Le tombe scavate su roccia in contrada Grotticelle-Piano Vignazze non distano eccessivamente dalla zona.
L'approvvigionamento idrico era assicurato da sorgenti esistenti tuttora.
- Torri costiere - In Sicilia le prime torri costiere si fanno risalire nel periodo compreso tra il 1313 ed il 1345 come baluardo della monarchia aragonese contro le incursioni della flotta angioina che da Napoli muoveva all'assalto delle coste siciliane. A partire dal 1360 invece la minaccia provenne da sud, dal nord Africa maghrebino ad opera soprattutto di pirati e corsari tunisini.
La minaccia maghrebina si intensificò con il sorgere della potenza navale turca, e a partire dal 1520, il corsaro Khayr al-Din Barbarossa operò per conto dell'Impero ottomano, divenendo nel 1533 Qapudan Pashà, cioè comandante supremo della flotta turca. Fu necessario quindi investire ingenti risorse nella difesa dell'isola, ed a partire dal 1547 l'organismo amministrativo che provvedeva alla gestione delle torri fu la Deputazione del Regno di Sicilia.
La maggior parte delle torri ancora esistenti sono state costruite su indicazioni topologiche e progettuali dell'architetto fiorentino Camillo Camilliani, e sono riconoscibilissime quasi come un vero e proprio archetipo progettuale.
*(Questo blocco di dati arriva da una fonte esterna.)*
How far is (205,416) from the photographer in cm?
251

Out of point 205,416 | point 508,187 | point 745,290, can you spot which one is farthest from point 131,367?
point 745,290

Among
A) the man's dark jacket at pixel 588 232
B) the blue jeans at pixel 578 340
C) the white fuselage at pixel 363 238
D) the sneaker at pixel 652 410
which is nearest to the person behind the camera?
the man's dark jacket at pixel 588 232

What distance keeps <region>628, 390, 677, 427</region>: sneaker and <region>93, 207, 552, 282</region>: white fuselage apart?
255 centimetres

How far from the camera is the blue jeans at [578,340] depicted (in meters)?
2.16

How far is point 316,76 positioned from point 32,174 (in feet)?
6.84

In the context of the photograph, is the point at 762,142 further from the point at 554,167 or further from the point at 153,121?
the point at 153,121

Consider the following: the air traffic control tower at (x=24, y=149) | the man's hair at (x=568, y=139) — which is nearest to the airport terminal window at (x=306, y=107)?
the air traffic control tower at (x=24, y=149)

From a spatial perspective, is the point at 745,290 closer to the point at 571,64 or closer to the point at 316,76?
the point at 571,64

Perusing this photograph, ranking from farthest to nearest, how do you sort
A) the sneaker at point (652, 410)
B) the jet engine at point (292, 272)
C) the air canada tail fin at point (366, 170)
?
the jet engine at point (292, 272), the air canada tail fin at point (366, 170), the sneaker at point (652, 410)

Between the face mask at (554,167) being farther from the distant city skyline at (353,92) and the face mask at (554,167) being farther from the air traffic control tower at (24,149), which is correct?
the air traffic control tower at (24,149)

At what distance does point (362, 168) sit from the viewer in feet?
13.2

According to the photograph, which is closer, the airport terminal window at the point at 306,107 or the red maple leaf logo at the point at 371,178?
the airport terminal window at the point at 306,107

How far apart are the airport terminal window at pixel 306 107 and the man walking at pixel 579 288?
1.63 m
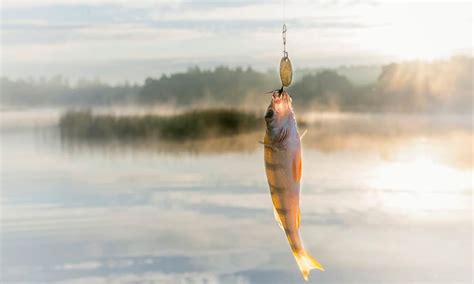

Il Camilliani ricevette l'incarico da parte del Parlamento siciliano il 1 luglio 1583, e fu accompagnato nella ricognizione preliminare dal capitano Giovan Battista Fresco della Deputazione del Regno, l'ufficio di stato cui spettava la costruzione ed il mantenimento delle torri costiere. La ricognizione durò ben due anni, dal 1583 al 1584, e comportò l'itero periplo costiero della Sicilia, effettuato quasi tutto per via terrestre. Lo sforzo costruttivo fu notevole, dalla seconda metà del XVI sino al XVII secolo.
Nella prima metà dell' Ottocento, durante il periodo di "protettorato" inglese sulla Sicilia dovuto alla fuga dei Borbone da Napoli si continuarono a costruire torri contro una possibile invasione da parte delle armate napoleoniche guidate da Gioacchino Murat. La tipologia cambiò totalmente a causa dei nuovi più elevati volumi di fuoco delle navi cannoniere. Furono costruite sul tipo della Torre Martello. Delle sette torri costruite in Sicilia secondo questa tipologia, solo due sono ancora esistenti.
Dopo le Guerre barbaresche gli USA cominciarono ad affermarsi come potenza mondiale, e dopo la Guerra anglo-americana del 1812 contro la Gran Bretagna, avevano concluso un trattato che prevedeva il pagamento di tributi agli stati del Nord Africa in cambio dell'immunità dai pirati e dai corsari barbareschi, pratica che fu poi abbandonata dopo la Seconda Guerra Barbaresca. Dopo la conquista di Algeri da parte della Francia nel 1830 la minaccia dei corsari o di invasioni via mare venne a cadere e non vennero costruite più altre torri per tale scopo.